### [Directive]
Copy out the data from the line containing "Crash Test Dummy Toddler T-Shirt" down to the line containing "3 FOR $35: COLOR", swapping "Duffel Bag" for "Tote Bag" and leaving everything else unchanged.

_ _ _ _

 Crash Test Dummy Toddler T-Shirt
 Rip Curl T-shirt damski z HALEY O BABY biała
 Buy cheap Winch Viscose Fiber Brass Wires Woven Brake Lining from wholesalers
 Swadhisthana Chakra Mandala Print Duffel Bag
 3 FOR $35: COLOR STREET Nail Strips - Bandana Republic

_ _ _ _

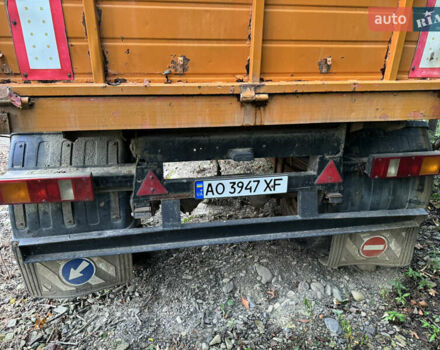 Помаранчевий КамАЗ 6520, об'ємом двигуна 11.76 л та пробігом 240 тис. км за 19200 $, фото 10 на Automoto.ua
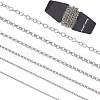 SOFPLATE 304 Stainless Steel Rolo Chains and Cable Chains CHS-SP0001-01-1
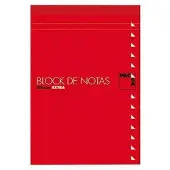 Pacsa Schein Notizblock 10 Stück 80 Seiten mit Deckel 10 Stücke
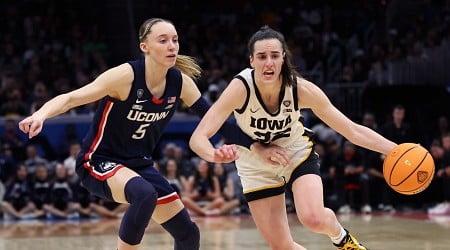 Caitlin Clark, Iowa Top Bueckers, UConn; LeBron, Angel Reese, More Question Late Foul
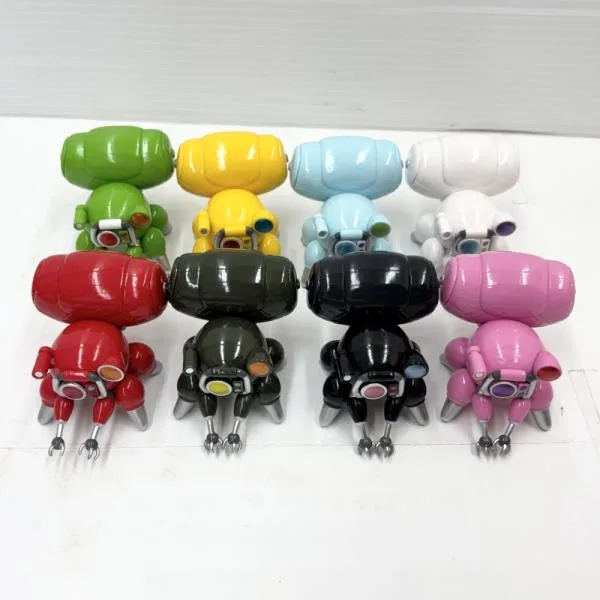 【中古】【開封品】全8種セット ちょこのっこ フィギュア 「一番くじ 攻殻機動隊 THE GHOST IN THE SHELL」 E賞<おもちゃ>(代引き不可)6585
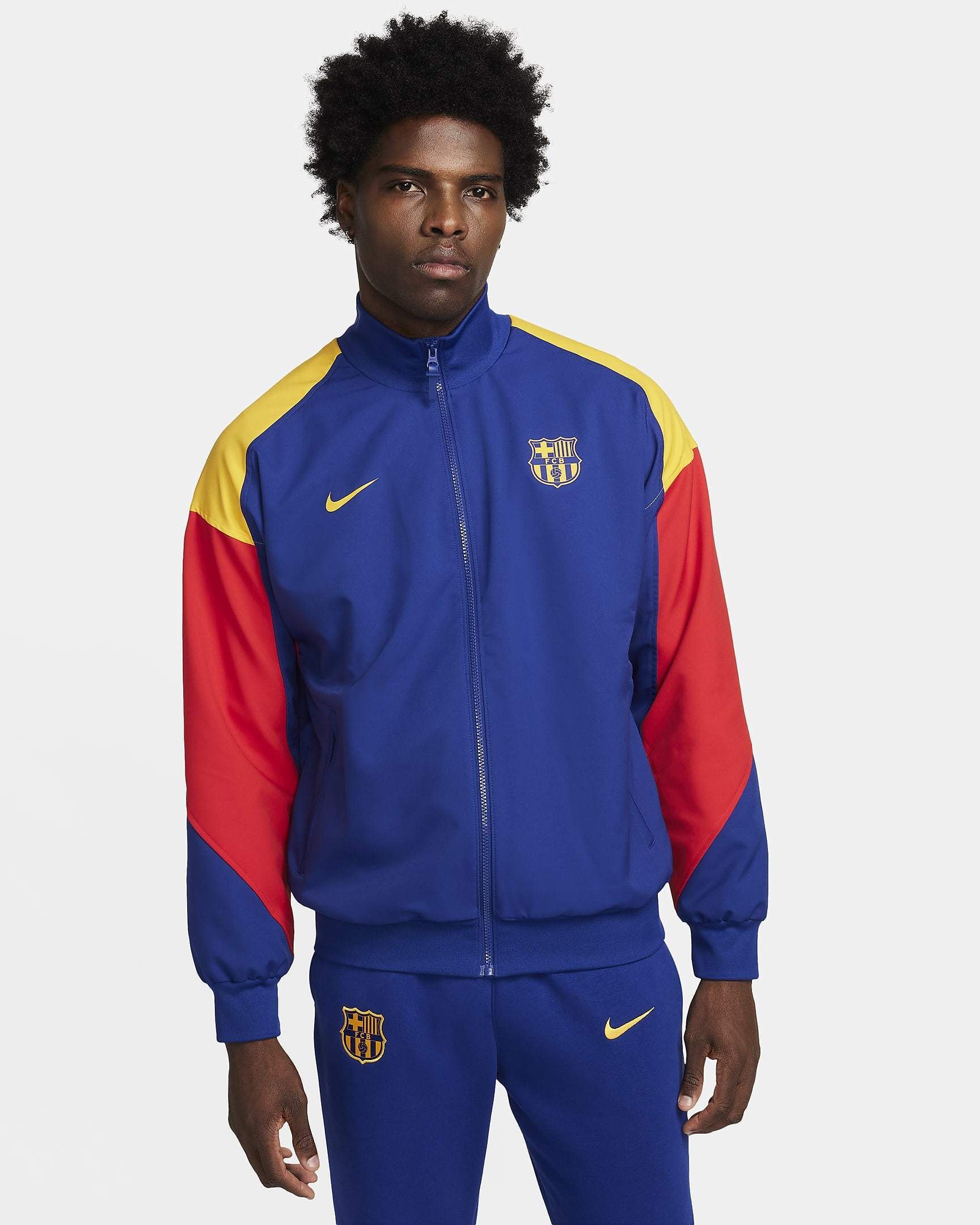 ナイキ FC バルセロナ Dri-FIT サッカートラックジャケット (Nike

_ _ _ _

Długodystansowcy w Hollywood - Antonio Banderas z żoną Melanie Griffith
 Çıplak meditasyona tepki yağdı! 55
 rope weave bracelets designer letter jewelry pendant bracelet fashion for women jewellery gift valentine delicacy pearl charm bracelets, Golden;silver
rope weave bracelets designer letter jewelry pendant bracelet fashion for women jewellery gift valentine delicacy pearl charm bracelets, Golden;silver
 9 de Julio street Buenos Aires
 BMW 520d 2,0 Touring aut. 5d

_ _ _ _

### [Reply]
 Crash Test Dummy Toddler T-Shirt
 Rip Curl T-shirt damski z HALEY O BABY biała
 Buy cheap Winch Viscose Fiber Brass Wires Woven Brake Lining from wholesalers
 Swadhisthana Chakra Mandala Print Tote Bag
 3 FOR $35: COLOR STREET Nail Strips - Bandana Republic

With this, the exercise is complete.